U.S. Department of Energy

Pacific Northwest National Laboratory

Micropuncture of Bowman's Space in Mice Facilitated by 2 Photon Microscopy

TitleMicropuncture of Bowman's Space in Mice Facilitated by 2 Photon Microscopy
Publication TypeJournal Article
Year of Publication2018
AuthorsMatsushita K., Golgotiu K., Orton D.J, Smith R.D, Rodland K.D, Piehowski P.D, Hutchens M.P
JournalJ Vis Exp
Abstract

Renal micropuncture and renal 2-photon imaging are seminal techniques in renal physiology. However, micropuncture is limited by dependence on conventional microscopy to surface nephron features, and 2-photon studies are limited in that interventions can only be assessed at the organ, rather than the nephron level.
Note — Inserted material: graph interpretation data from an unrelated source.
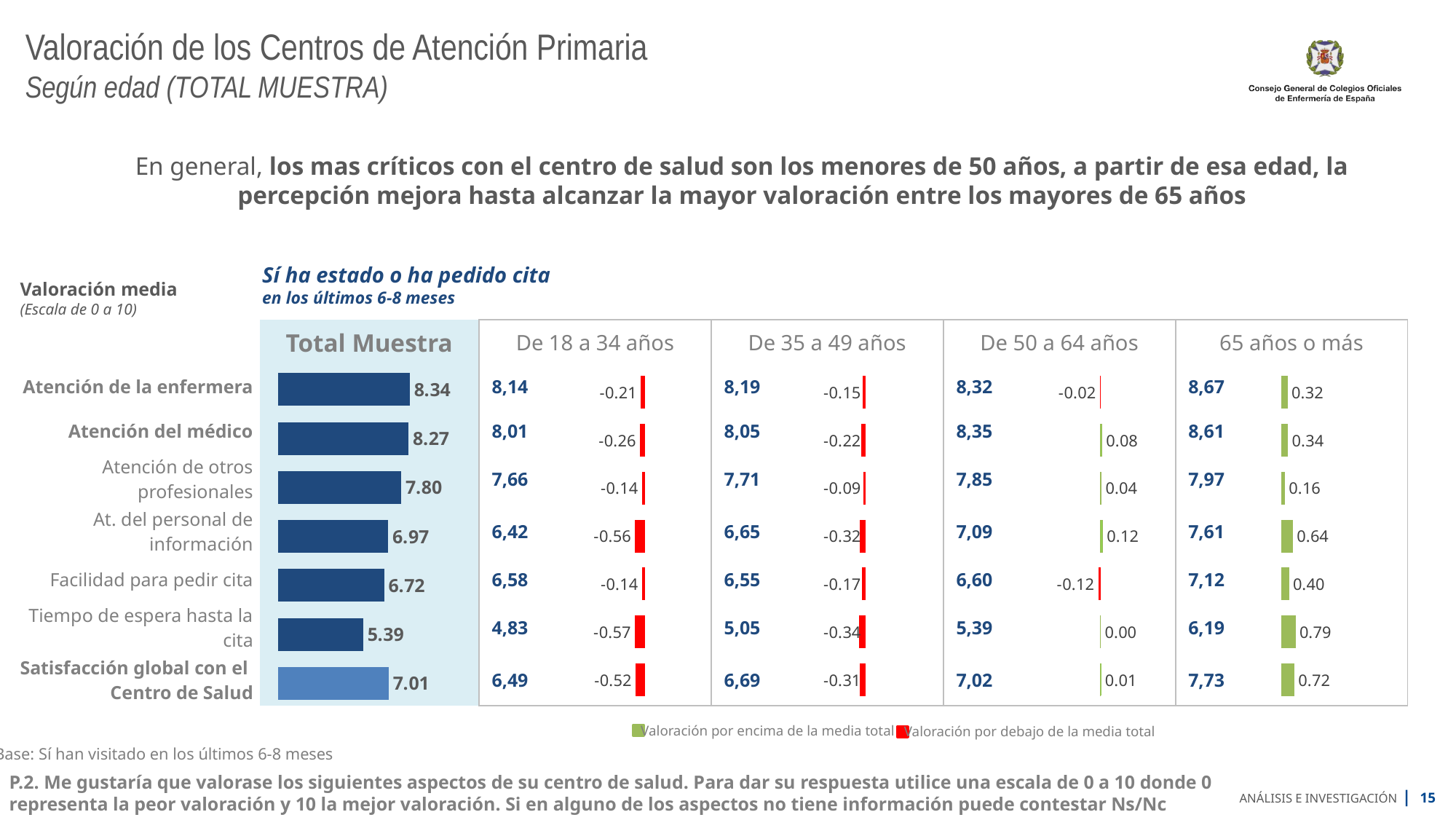
In the Total Muestra bar chart, which category has the lowest value? Tiempo de espera hasta la cita What is the deviation from the total mean shown for At. del personal de información in the De 18 a 34 años column? -0.56 In the Total Muestra bar chart, which is larger: Facilidad para pedir cita or Satisfacción global con el Centro de Salud? Satisfacción global con el Centro de Salud What is the value for Satisfacción global con el Centro de Salud in the 65 años o más column? 7,73 According to the legend, what does a green bar indicate? Valoración por encima de la media total In the Total Muestra bar chart, what is the difference between Atención de la enfermera and Atención del médico? 0.07 In the Total Muestra bar chart, what is the value for Atención de la enfermera? 8.34 In the Total Muestra bar chart, which category has the highest value? Atención de la enfermera How many categories does the Total Muestra bar chart show? 7 In the Total Muestra bar chart, what is the value for Tiempo de espera hasta la cita? 5.39 What kind of chart is used for the Total Muestra column? Bar chart What is the value for Tiempo de espera hasta la cita in the De 18 a 34 años column? 4,83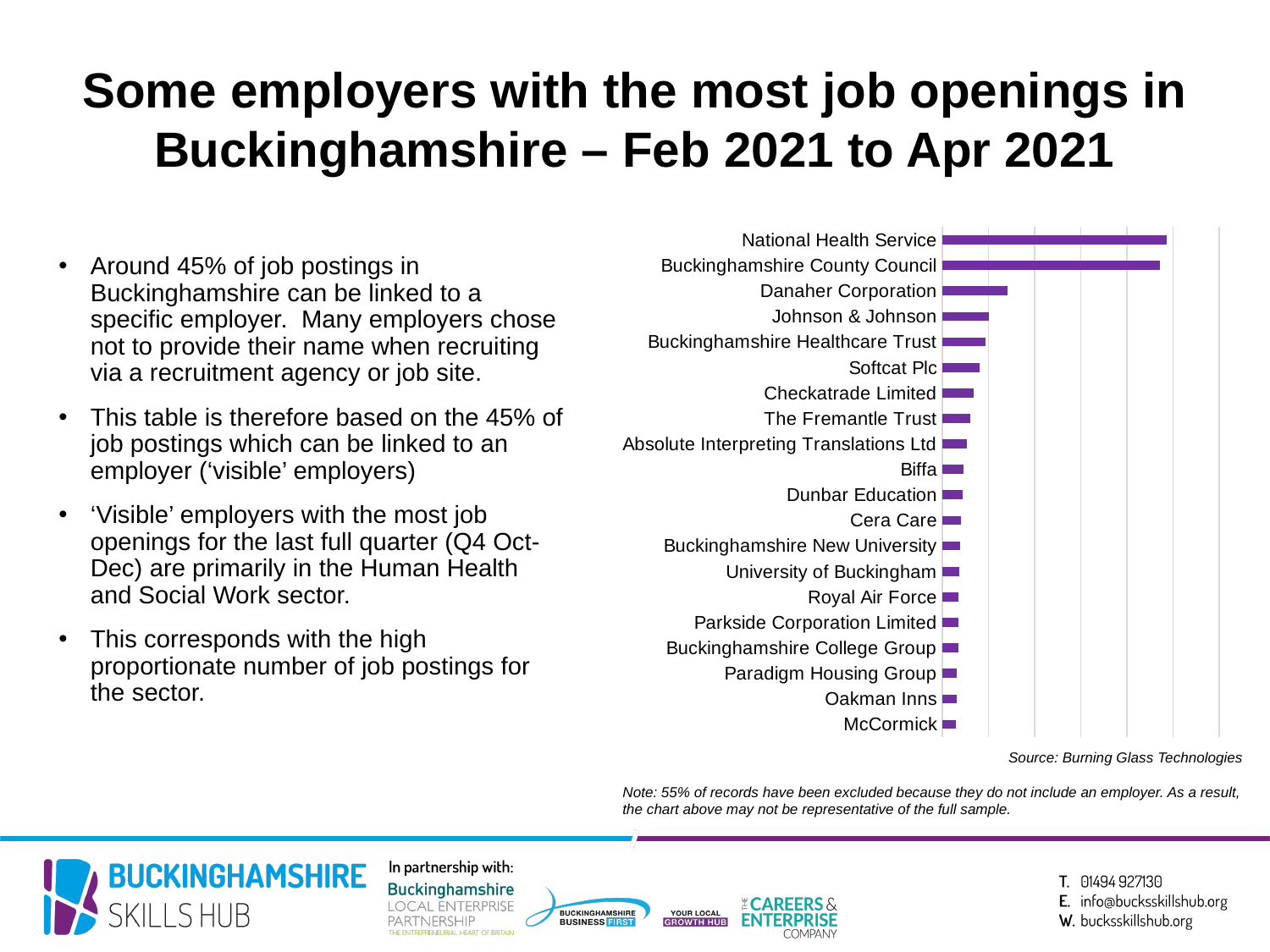
Which has the longer bar, Danaher Corporation or Johnson & Johnson? Danaher Corporation What kind of chart is shown on the slide? Bar chart Which has the longer bar, Checkatrade Limited or Oakman Inns? Checkatrade Limited How many employers are listed in the chart? 20 Which has the longer bar, National Health Service or Danaher Corporation? National Health Service Do the bar lengths generally increase or decrease going from the top of the chart to the bottom? Decrease What colour are the bars in the chart? Purple Which employer is listed at the top of the chart? National Health Service Are the bars in the chart drawn horizontally or vertically? Horizontally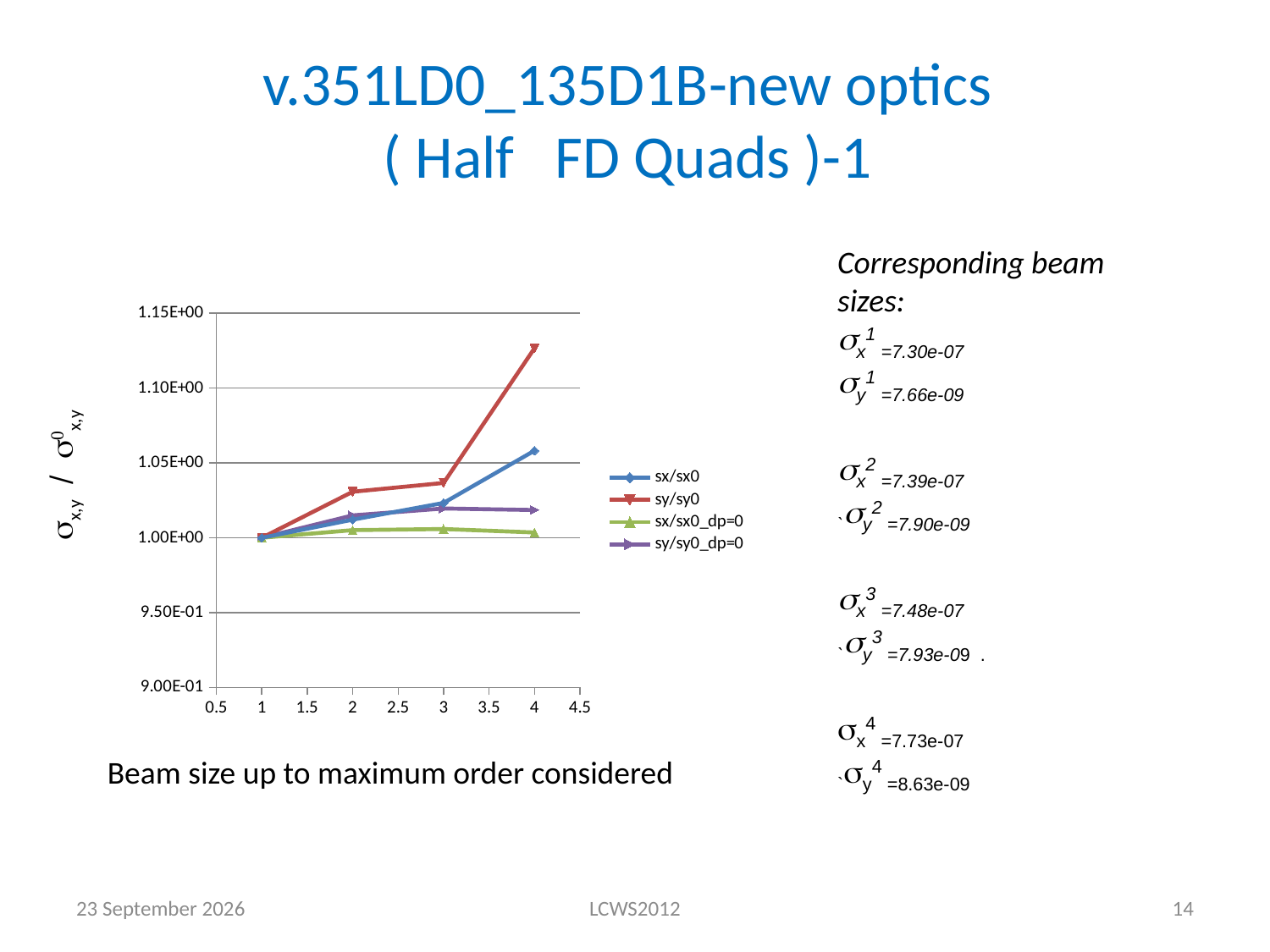
Which series has the highest value at x = 4? sy/sy0 What are the four legend entries of the chart? sx/sx0, sy/sy0, sx/sx0_dp=0, sy/sy0_dp=0 How many data points does the sy/sy0 series have? 4 Is the value of sy/sy0 at x = 4 greater or less than 1.10E+00? greater Is the value of sx/sx0 at x = 4 greater or less than 1.05E+00? greater At x = 4, which is larger: sx/sx0 or sy/sy0_dp=0? sx/sx0 Which series has the lowest value at x = 4? sx/sx0_dp=0 What is the value of sy/sy0 at x = 1? 1.00E+00 What kind of chart is shown on the slide? line chart Is the value of sy/sy0 at x = 2 greater or less than 1.05E+00? less Does the sy/sy0 series rise or fall as x increases from 1 to 4? rise How many series does the chart legend list? 4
In particular, micropuncture studies of the glomeruli of mice have been challenged by the paucity of surface glomeruli in mice. To address this limitation in order to pursue studies of aspirate from Bowman's space in mouse physiologic models, we developed 2-photon glomerular micropuncture. We present a novel surgical preparation that allows lateral access to the kidney while preserving the required vertical imaging column for 2-photon microscopy. Administration of high molecular weight fluorescein isothiocyanate (FITC)-dextran is used to render the renal vasculature and therefore glomeruli visible for 2-photon imaging. A quantum dot-coated pipette is then introduced under stereotactic guidance to a glomerulus selected from the several to many which may be visualized within the imaging window. In this protocol, we provide details of the preparation, materials, and methods necessary to carry out the procedure. This technique facilitates previously-impossible physiologic study of the kidney, including recovery of filtrate from Bowman's space and all segments of the nephron within the imaging depth limit, about 100 µm below the renal capsule. Pressure, charge and flow may all be measured using the introduced pipette. Here, we provide representative data from liquid chromatography/mass spectrometry performed on aspirate from Bowman's space. We expect this technique to have wide applicability in renal physiologic investigation.